Por alguna razón el nombre de Cyan cruza por mi mente de inmediato, así que le agradezco en silencio por tan inmerecido sacrificio.

El guardia me escolta hasta la salida de la prisión, entonces me empuja y cierra la puerta detrás de mí.

Aunque soy libre, la incertidumbre me inunda. No me permitieron recibir informes sobre mi padre durante mi estadía en la prisión, y supongo que él tampoco fue advertido de mi situación. El solo imaginar lo que ha sufrido por no saber de mi paradero me hace sentir desesperado. No tengo la certeza si lo encontraré con vida o si habrá sucumbido a su enfermedad.

Camino por las frías calles de la ciudad mientras respiro aliviado por encontrarme fuera de ese sitio oscuro y repugnante. Mis pasos son lentos y tambaleantes como los de un animal a punto de morir. Siento que mi cuerpo pesa una tonelada y tiemblo demasiado, y a cada paso que doy estoy seguro que me desplomaré; pero no pienso rendirme, pues el deseo de llegar a casa y ver a mi padre me alientan a seguir.

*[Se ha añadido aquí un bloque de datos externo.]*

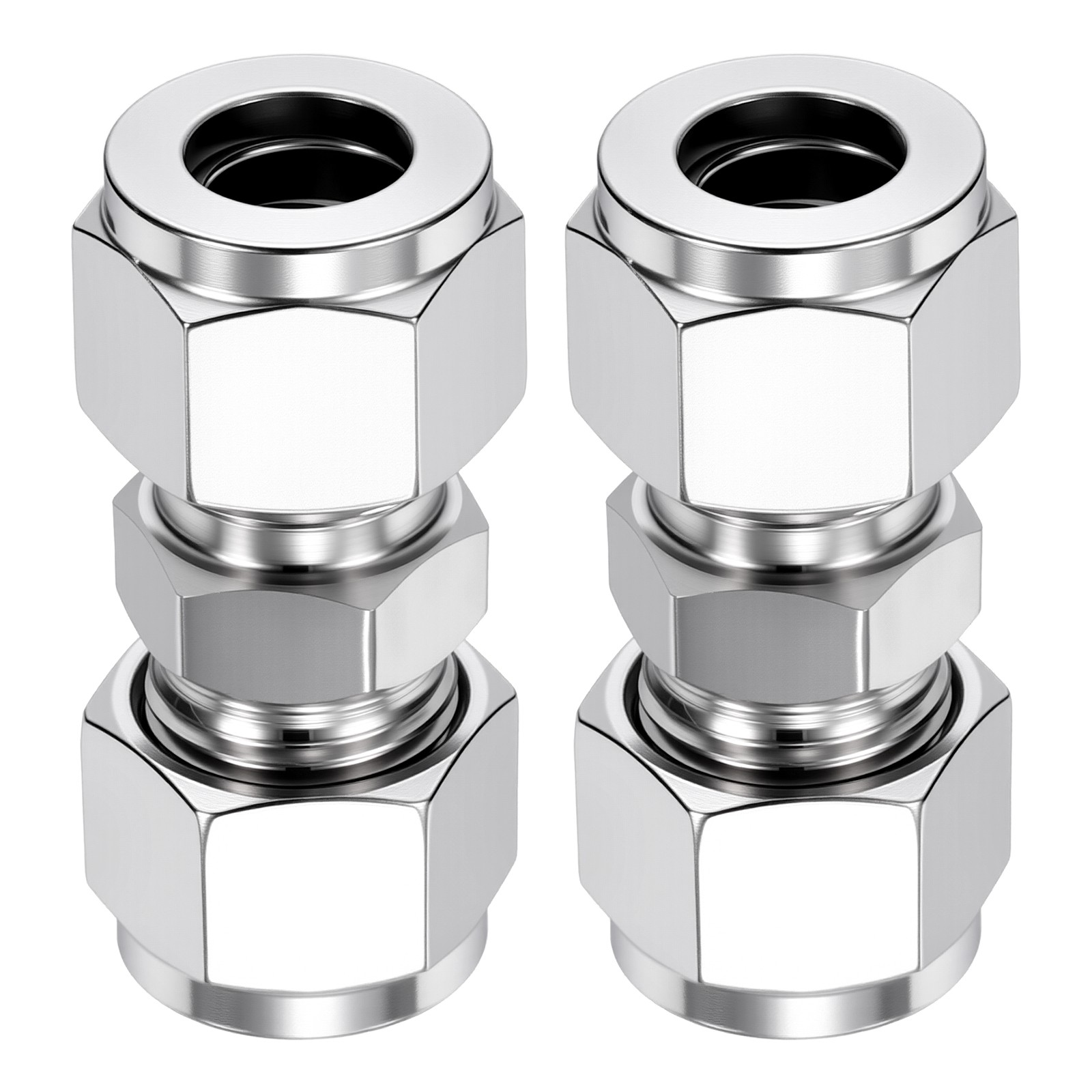 2Pack 304 Stainless Steel Compression Fitting 1/2″x1/2″ Connector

Ha transcurrido poco más de una hora y por fin me encuentro en mi morada. Al llegar, percibo que las luces están encendidas, lo que me llena de sospechas. Abro ansioso la puerta de mi casa y me adentro presuroso, sin temor

—¡Padre! —llamo con fuerza.

Unos pasos se acercan hasta donde me encuentro, y se divisa una silueta no muy grande. Estoy seguro que no es él, pues a duras penas podía moverse.

De pronto, aparece una mujer Blanco. Su apariencia es hermosa, aunque es bastante mayor de edad, casi como mi padre. Lleva puesto un vestido largo muy sencillo y un trenzado alto en el cabello.

—¿Quién es usted? —inquiero desconcertado.

—¡Por todos los colores! —expresa la mujer llena de asombro, y se acerca hacia mí con lentitud—. ¡Flint, eres tú!

Ella extiende su mano para tocar mi rostro, pero retrocedo unos pasos. No tengo ni la más remota idea de quién es esa persona o cómo es que conoce mi nombre, y esto es más que suficiente para provocarme cierta desconfianza.

—Tranquilo —habla ella con voz tan suave y cariñosa como la de una madre, entonces me toma del hombro con su mano izquierda y coloca su mano derecha sobre mi mejilla justo donde tengo un gran golpe reciente que me duele bastante, por lo que no logro evitar soltar un quejido—. Estás herido —murmura—. Debiste sufrir demasiado en ese sitio —comenta. Luego me toma de la mano y me conduce hasta una de las sillas—. Ven, toma asiento —indica.

—Espere, un momento, ¿quién es usted?

—Mi nombre es Perla —responde, y añade con leve vacilación en sus palabras—, y soy amiga de tu padre. Déjame atender tus heridas —expresa, y entonces se adentra en el cuarto de mi padre. Momentos después aparece con un cubo pequeño con agua en una mano y un trozo de tela, los deja en la mesa para volver y ahora sale con un tarro con ungüento, alcohol, algodón y vendas en sus manos.

—Mi padre; ¿está él aquí? —averiguo intranquilo.